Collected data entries
* * *

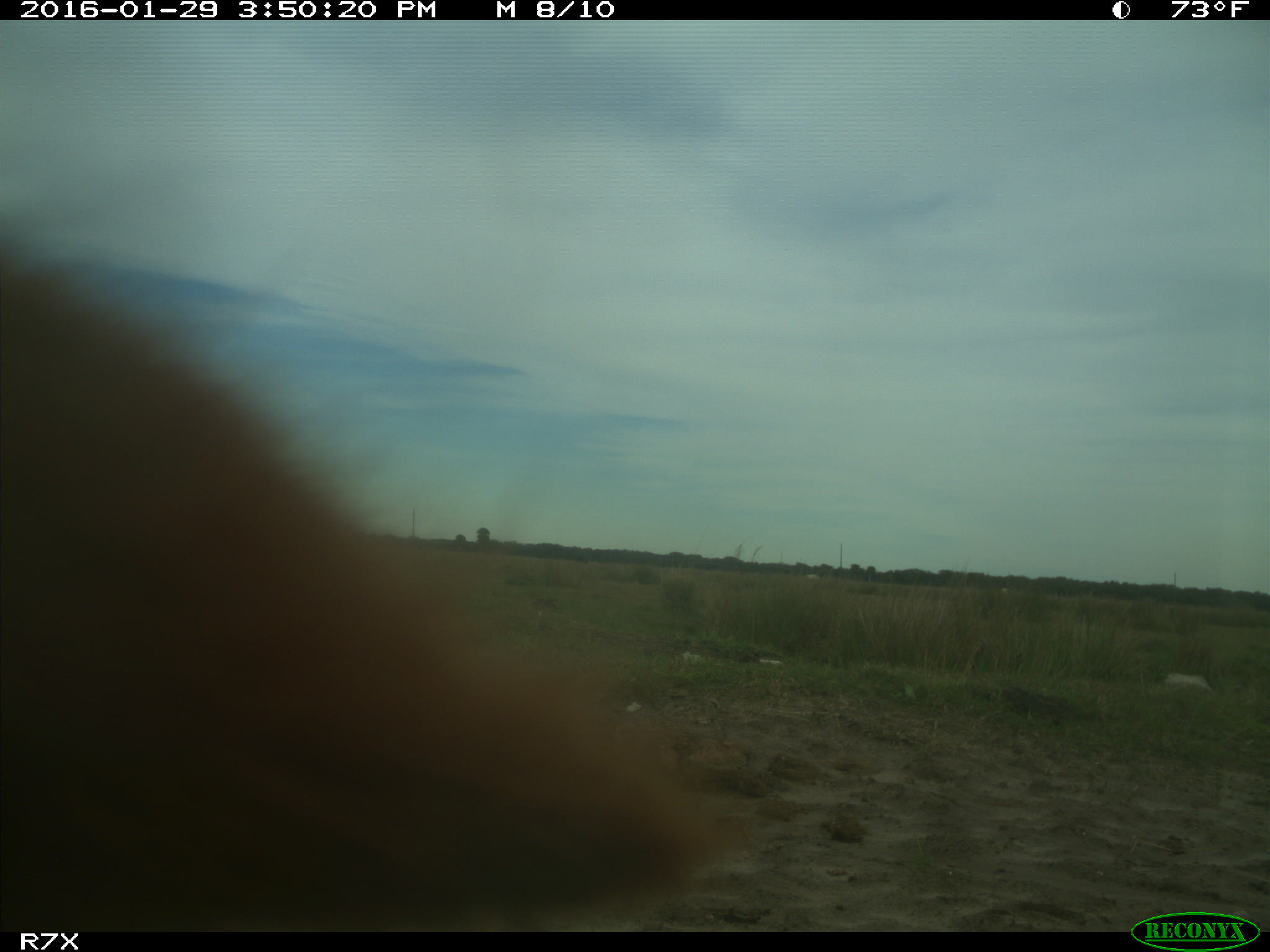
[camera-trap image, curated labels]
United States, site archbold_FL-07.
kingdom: Animalia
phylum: Chordata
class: Mammalia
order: Artiodactyla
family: Bovidae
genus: Bos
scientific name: Bos taurus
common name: domestic cow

* * *

YOUR GOAL
Only the lines from the one containing "order: Artiodactyla" through the last line above belong in your answer. Retype them exactly.

YOUR SOLUTION
order: Artiodactyla
family: Bovidae
genus: Bos
scientific name: Bos taurus
common name: domestic cow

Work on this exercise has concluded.